Your objective: Below is a mailing-list post about social mobility. List every person named in it by full name.

[FRIAM] "certain codes of conduct"

Eric Charles eric.phillip.charles at gmail.com
Fri Jul 31 07:19:20 EDT 2020


Discussions of social mobility are odd. I understand that many countries
have more than the U.S., but whenever I see actual numbers, the mobility
seems pretty reasonable on average, and we are far from a caste system. If
you scroll down here can see data from Pew data from 2015 (in the right
part of the 2nd and 3rd graph). Of those in the bottom 20% at the start,
less than half are there in adulthood, 4% have made it all the way to the
top 20%. The numbers are similar going in the opposite direction: Of those
in the top 20% at the start, less than half are there in adulthood, with 8%
having dropped all the way to the bottom 20%.
https://www.brookings.edu/blog/social-mobility-memos/2016/01/12/how-much-social-mobility-do-people-really-want/


As I understand actual caste systems, the number who go from the bottom
rung to the top rung in a generation should be easily roundable to 0%.

There are definitely racial differences not captured in that data, and I
have seen some studies showing outcomes for African Americans at about half
the national averages (so we could infer that in the above data set only 2%
of Afircan Americans would make it from the bottom quintile to the top
quintile).  This presentation shows the differences between races better:
https://www.brookings.edu/blog/up-front/2019/02/14/no-room-at-the-top-the-stark-divide-in-black-and-white-economic-mobility/
 It shows that white children from the bottom quintile are 45% less likely
to end up in the top quintile than would be expected at totally random
chance. In contrast, African American children from the bottom quintile are
85% less likely to end up in the top quintile than would be expected at
totally random chance.



On Thu, Jul 30, 2020 at 10:50 PM David Eric Smith <desmith at santafe.edu>
wrote:

> Here I think we have to ask Ta-Nehisi Coates, and simply accept whatever
> he says, making a good-faith effort to not pick nits in the sentences out
> of context, but to engage with the causal picture he argues at the system
> level.

Collected material:
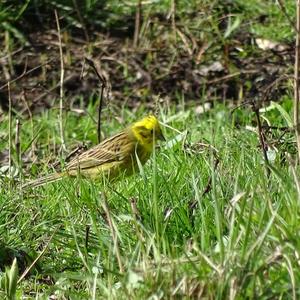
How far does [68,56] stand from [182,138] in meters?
3.06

Right answer: Eric Charles, David Eric Smith, Ta-Nehisi Coates